■ **Text excerpt**:
- - - -

Managing iOS Tests at Scale: A Symphony

Atakan Karslı
Trendyol Tech
Published in
9 min readJun 22, 2023

--

Photo by Manuel on Unsplash

Picture the complexities of an orchestra, with every instrument playing a vital role in creating a harmonious melody. Each note, each beat, and each pause are essential. Now, imagine that orchestra as Trendyol, one of Turkey’s leading e-commerce platforms. The super-app offers a wide range of products and multi-channel services, and each domain and feature is a musician with a critical role. Our task as the iOS Platform team, the conductor, is to harmonize these numerous elements and ensure that each one performs optimally and contributes to the overall masterpiece that is our application.

We’ve been publishing numerous articles discussing our app structure, test extensions, and mocking techniques. Although we are constantly developing other strategies to enhance the experience for both our developers and users, this article will shed light on an important section of our orchestra: Testing.

If you’re interested in exploring more about our other sections, the following article is a deep dive into the story of our app’s modularization.

Current State of Testing

As the Trendyol iOS app has grown in scale, so too has the complexity and importance of our testing practices. Today, we run an astounding 25,000+ tests on each commit as an essential part of our iOS development flow, which requires careful orchestration under a 30-minute window to ensure we maintain our development pace.

We have 25k Unit, 1.5k UI, 250 Smoke Tests, and 500 Snapshots)

The equation is straightforward: more developers lead to more features, and therefore, more tests. We’ve seen a ~70% surge in our test count in the last year. If this growth trend persists, we anticipate our test count nearing 50,000 within the next 1 to 1.5 years.

- - - -

■ **Material shown**:
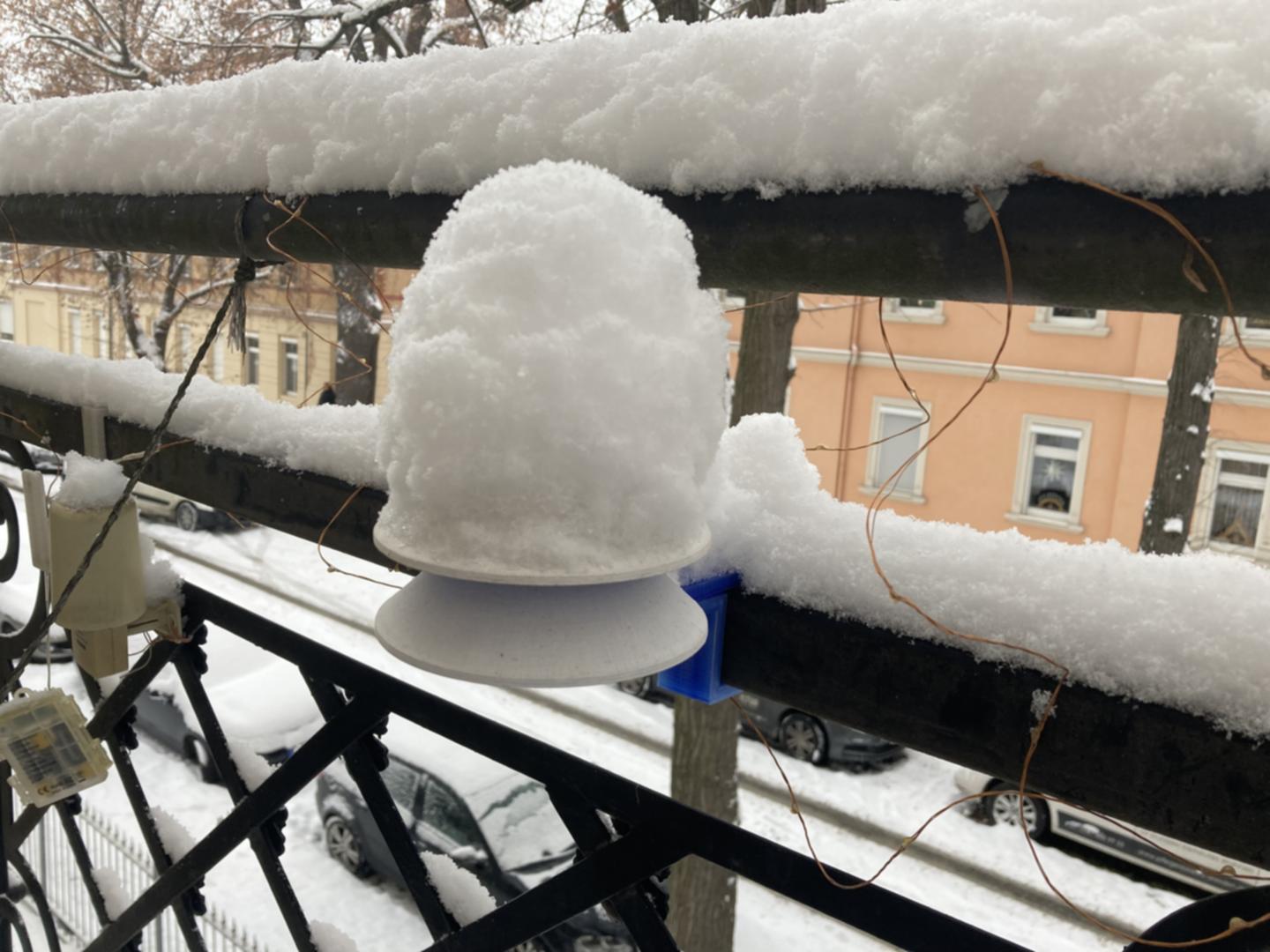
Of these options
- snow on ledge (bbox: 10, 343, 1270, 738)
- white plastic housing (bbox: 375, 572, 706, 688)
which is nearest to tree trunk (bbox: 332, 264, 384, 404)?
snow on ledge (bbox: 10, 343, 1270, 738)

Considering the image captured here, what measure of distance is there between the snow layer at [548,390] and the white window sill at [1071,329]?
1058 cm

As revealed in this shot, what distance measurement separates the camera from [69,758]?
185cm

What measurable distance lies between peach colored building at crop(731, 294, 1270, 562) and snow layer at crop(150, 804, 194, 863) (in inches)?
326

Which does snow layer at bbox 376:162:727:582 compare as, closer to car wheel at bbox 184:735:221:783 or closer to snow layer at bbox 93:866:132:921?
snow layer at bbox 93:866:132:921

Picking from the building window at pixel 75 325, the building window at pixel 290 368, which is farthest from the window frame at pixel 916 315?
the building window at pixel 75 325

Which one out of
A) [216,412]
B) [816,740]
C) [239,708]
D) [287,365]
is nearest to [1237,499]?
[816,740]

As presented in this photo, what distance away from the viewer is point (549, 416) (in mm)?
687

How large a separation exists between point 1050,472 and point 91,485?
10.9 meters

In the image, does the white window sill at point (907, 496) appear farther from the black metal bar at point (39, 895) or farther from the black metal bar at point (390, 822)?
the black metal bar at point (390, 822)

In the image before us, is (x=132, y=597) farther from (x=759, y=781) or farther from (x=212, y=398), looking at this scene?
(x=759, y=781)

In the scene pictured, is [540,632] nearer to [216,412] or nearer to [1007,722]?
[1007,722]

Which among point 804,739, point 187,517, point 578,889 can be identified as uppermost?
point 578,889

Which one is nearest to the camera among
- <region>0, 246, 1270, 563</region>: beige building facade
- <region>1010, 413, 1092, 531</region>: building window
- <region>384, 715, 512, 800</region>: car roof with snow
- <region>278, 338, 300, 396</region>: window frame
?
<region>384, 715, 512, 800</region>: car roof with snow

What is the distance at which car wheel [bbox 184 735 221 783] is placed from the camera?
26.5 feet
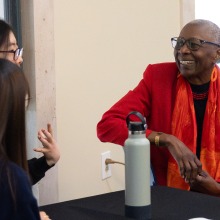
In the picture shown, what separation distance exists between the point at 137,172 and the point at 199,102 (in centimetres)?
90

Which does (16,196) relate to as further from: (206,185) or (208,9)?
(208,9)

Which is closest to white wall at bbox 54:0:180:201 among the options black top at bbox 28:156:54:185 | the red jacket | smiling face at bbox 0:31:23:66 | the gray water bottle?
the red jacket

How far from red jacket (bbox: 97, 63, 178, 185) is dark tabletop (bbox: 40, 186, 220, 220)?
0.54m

- - - -

■ **Requests**:
1. In the iOS testing article, by about what percentage did the test count grow in the last year?
2. Continue the iOS testing article from the point where it stops.
The data has no role here.

■ **Expected answers**:
1. About 70%.

2.
Our in-house DevOps system named Event Handler is the key factor allowing us to handle and efficiently execute this large volume of tests. Using Swift and Vapor, we’re able to manage all aspects of our DevOps and CI/CD processes. On the other side Jenkins, our reliable ally in this work, runs all of our pipelines, thereby playing an instrumental role in maintaining our extensive testing pipelines.

Single build, multiple uses:

In the early stages of our iOS app, we maintained various schemes and targets for tests beyond the primary Trendyol target. Our pipelines were running in parallel; however, each type of test required a full rebuild of the app. This approach was manageable when our team was smaller and the number of tests was relatively low.

Each test job had its own independent build process.

However, as our team expanded and our test count grew, the increase in job execution time began to slow us down, blocking our developers for more extended periods. Recognizing the bottleneck which is building, we reconsidered our approach to running tests.

We restructured the iOS app scheme to include all test targets — Unit tests, Smoke tests, and Snapshot tests. This move eliminated redundant app rebuilds. We evolved to a more efficient flow where we built the iOS app just once, and all test stages ran on this singular build.

To achieve this goal, we included two xcodebuild parameters in our Fastfile:

  1. build_for_testing: This parameter commands the compiler to build, including app and test targets, for testing, but it does not run the tests.
  2. test_without_building: Enables testing using the derived data path specified with the build_for_testing option but without requiring a fresh build.
desc "Only build project"
lane :build_only do |options|
scan(
workspace:"workspace.xcworkspace",
derived_data_path: "derived_data_path",
scheme:"scheme",
device: "iPhone 15",
build_for_testing: true)
end
desc "Run unit tests"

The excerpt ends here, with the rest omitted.